Education 5.0 challenges and sustainable development goals in emerging economies: A mixed-method approach
Vernika Agarwal, Pramode Verma, Giulio Ferrigno
- 发表年份
- 2025
- 引用次数
- 20
摘要
The education sector has experienced transformative shifts with increased integration of artificial intelligence (AI) and Learning Analytics in higher education, notably within universities. This evolution necessitates the integration of Education 5.0 with Industry 5.0, especially in emerging economies like India, where teaching professionals play an essential part in facilitating this transition. Despite the opportunities for skills enhancement, significant obstacles impede the sustainable technological empowerment of academicians. This study recognizes these challenges in the context of Indian higher education and explores solutions to accelerate the acceptance of Education 5.0. Utilizing a mixed-methods approach, semi-structured interviews with 14 academicians were conducted, followed by thematic analysis using NVIVO and ranking via the Best-worst Multi-criteria Decision-Making Process (BWM). The research indicates that resolving these challenges can streamline the transition to AI-enabled educational technologies.
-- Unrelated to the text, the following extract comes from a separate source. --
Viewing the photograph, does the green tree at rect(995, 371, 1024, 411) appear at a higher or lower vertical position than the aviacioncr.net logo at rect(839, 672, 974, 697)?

The study highlights the significance of university management in formulating targeted policies and training programs that minimize these challenges, ultimately enhancing the educational infrastructure and fostering a technologically proficient academic workforce. Theoretically, this research enriches the discourse on technology empowerment in education by mapping the interplay between educational advancements and organizational change, offering an understanding that can be applied to similar contexts globally. • Integration of AI, IoT, Big Data, Robotics, and Automation characterizes Education 5.0. • Indian academicians face significant challenges in adopting Education 5.0 in emerging economies. • Curriculum revision deficiencies and limited stakeholder engagement are major obstacles. • NVIVO software has been used to categorize and prioritize challenges into 8 distinct themes. • Best-Worst Multi-criteria Decision-Making Process (BWM) is useful to rank challenges to effectively address the most critical issues. • Policy formulation and training programs are essential for sustainable technological empowerment.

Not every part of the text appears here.